EXERCISE INSTRUCTIONS: Each line in the data must be reproduced as written, except for any picture.

SOURCE MATERIAL:
• • • • •

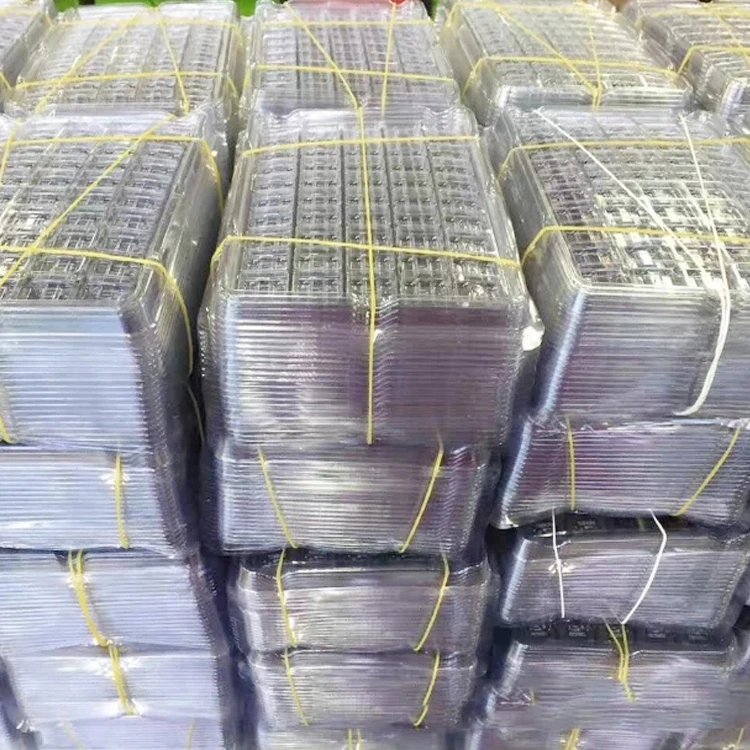 Оптовая продажа с фабрики, высокое качество, оригинальные SD-карты с реальной емкостью 2 ГБ, 4 ГБ, 8 ГБ, 16 ГБ, 32 ГБ, Заводская карта памяти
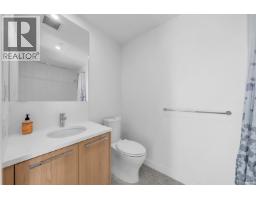 1701 2425 Alpha Avenue, Burnaby, BC V5C0N6 Photo 16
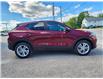 2023 Buick Encore GX Preferred (Stk: 31421A) in The Pas - Image 6 of 19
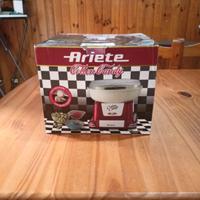 macchina per zucchero filato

• • • • •

SOLUTION TO THIS TASK:
 Оптовая продажа с фабрики, высокое качество, оригинальные SD-карты с реальной емкостью 2 ГБ, 4 ГБ, 8 ГБ, 16 ГБ, 32 ГБ, Заводская карта памяти
 1701 2425 Alpha Avenue, Burnaby, BC V5C0N6 Photo 16
 2023 Buick Encore GX Preferred (Stk: 31421A) in The Pas - Image 6 of 19
 macchina per zucchero filato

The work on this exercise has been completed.